* [Goal of the exercise]
The answer is all of the entries below, repeated exactly and free of pictures.

* [Records to use]
####

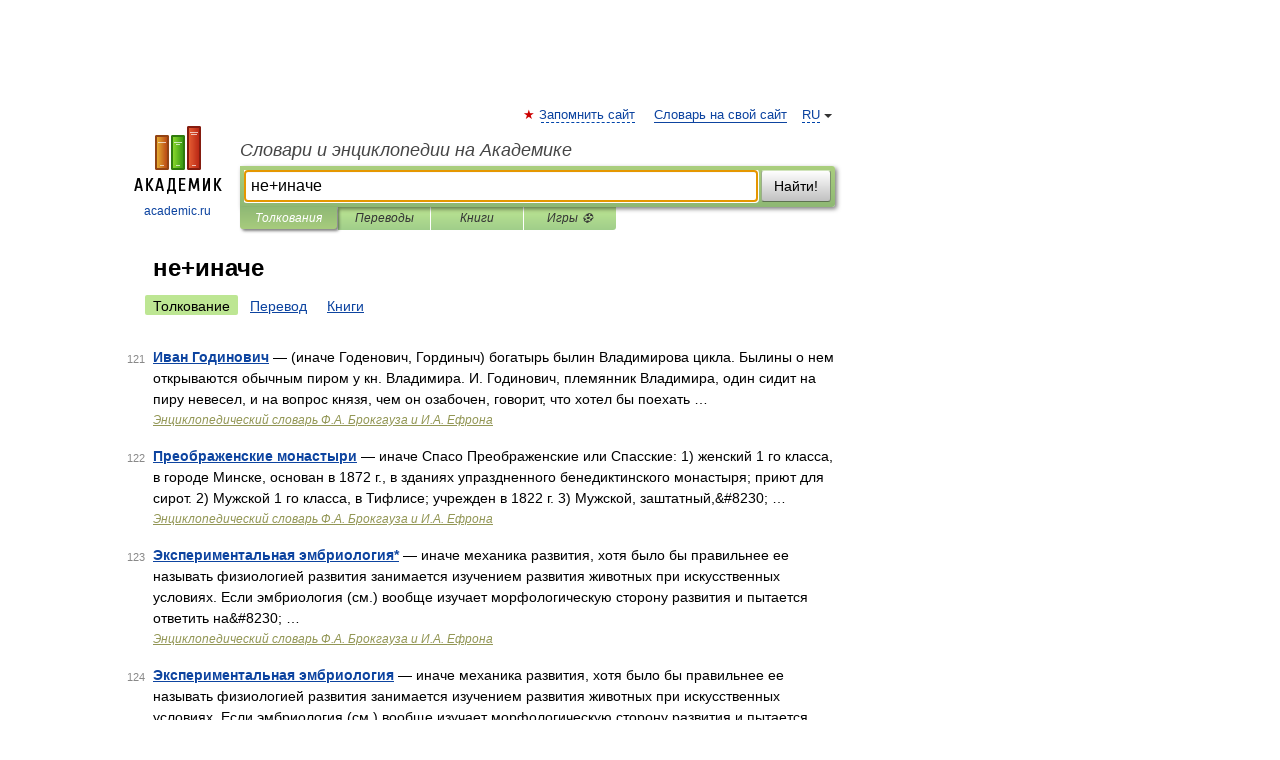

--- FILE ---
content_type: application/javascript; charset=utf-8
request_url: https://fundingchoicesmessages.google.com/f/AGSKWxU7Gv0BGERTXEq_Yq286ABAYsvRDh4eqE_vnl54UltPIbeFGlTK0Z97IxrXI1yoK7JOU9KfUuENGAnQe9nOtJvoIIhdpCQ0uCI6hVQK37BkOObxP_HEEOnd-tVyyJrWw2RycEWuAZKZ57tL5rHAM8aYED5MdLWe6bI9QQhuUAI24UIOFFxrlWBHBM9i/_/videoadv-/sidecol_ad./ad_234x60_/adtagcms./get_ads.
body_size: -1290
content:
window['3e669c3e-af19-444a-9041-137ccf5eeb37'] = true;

####

* [Result of the task]
--- FILE ---
content_type: application/javascript; charset=utf-8
request_url: https://fundingchoicesmessages.google.com/f/AGSKWxU7Gv0BGERTXEq_Yq286ABAYsvRDh4eqE_vnl54UltPIbeFGlTK0Z97IxrXI1yoK7JOU9KfUuENGAnQe9nOtJvoIIhdpCQ0uCI6hVQK37BkOObxP_HEEOnd-tVyyJrWw2RycEWuAZKZ57tL5rHAM8aYED5MdLWe6bI9QQhuUAI24UIOFFxrlWBHBM9i/_/videoadv-/sidecol_ad./ad_234x60_/adtagcms./get_ads.
body_size: -1290
content:
window['3e669c3e-af19-444a-9041-137ccf5eeb37'] = true;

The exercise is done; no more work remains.